La riflessione sulla libertà deve molta della sua forza alla messa in scena di Lanthimos. Dogtooth, prima di tutto, non rinuncia mai all’ironia che ormai i fan del regista greco hanno imparato a conoscere. Lo humour del film è sempre nerissimo: si sorride di tenerezza, arrivando in certi casi a ridere platealmente, nei momenti in cui, paradossalmente, il film fa più male, colpendo lo spettatore come un pugno nello stomaco. Di fronte alle assurde nefandezze che si vedono sullo schermo, che siano esse causate direttamente dai genitori (la già citata scena della videocassetta) o che vedano protagonisti i figli nella loro sfera “privata”, non possiamo voltare lo sguardo perché Lanthimos, per questo film come per molti altri, non prende in considerazione il fuori campo. Tutto deve rimanere sullo schermo, dalle scene di nudo (che rendono i protagonisti quanto mai simili a bestie) alle viscere di un animale domestico, dalle pugnalate tra consanguinei alle umiliazioni di genitori verso i figli.
Lo spettatore assiste ad una farsa senza che di essa venga omesso il benché minimo dettaglio. Si racconta una storia costruita interamente sulla menzogna con lo stesso tono con cui verrebbe affrontata la più vera delle vicende. La colonna sonora è l’emblema di tutto ciò. Non compaiono musiche se non quelle che i protagonisti fanno partire dall’autoradio o dal giradischi (soltanto in un paio di occasioni). Una delle canzoni che si sentono è Fly me to the moon di Frank Sinatra, presentata come la voce del nonno dei ragazzi che, tramite la “traduzione” simultanea del padre, li incita a rispettare i loro genitori e il contesto nel quale vivono. Insomma, uno dei pezzi più onirici del già di per sé fantasmagorico interprete americano, diventa così il più banale dei lavaggi del cervello che la consolidata dittatura pratica nei confronti dei suoi oppressi.

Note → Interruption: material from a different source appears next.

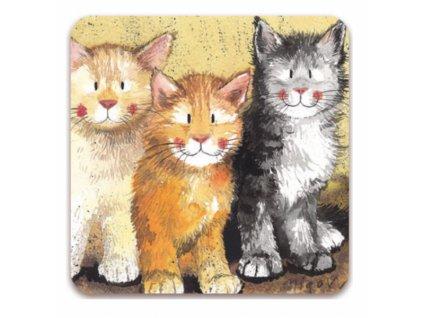 narozeninové blahopřání kočka s kočkou kočičí alex clark 2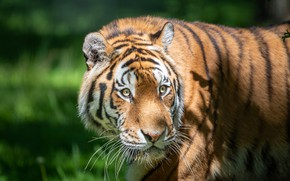 Picture greens, look, face, light, tiger, background, portrait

Dramma, brividi, satira, pessimismo, Dogtooth è tutto questo e molto di più. Un’opera che fa male ma che al contempo attira lo spettatore, che, come il più volgare dei guardoni, non può fare a meno di contemplare, impotente ma nemmeno volenteroso di interferire, una tragedia moderna, senza dubbio la migliore che Lanthimos (insieme al co-sceneggiatore Efthymis Filippou) ha architettato finora. Il primo passo (ma anche grande balzo) del più efficace erede di Eschilo, Sofocle ed Euripide.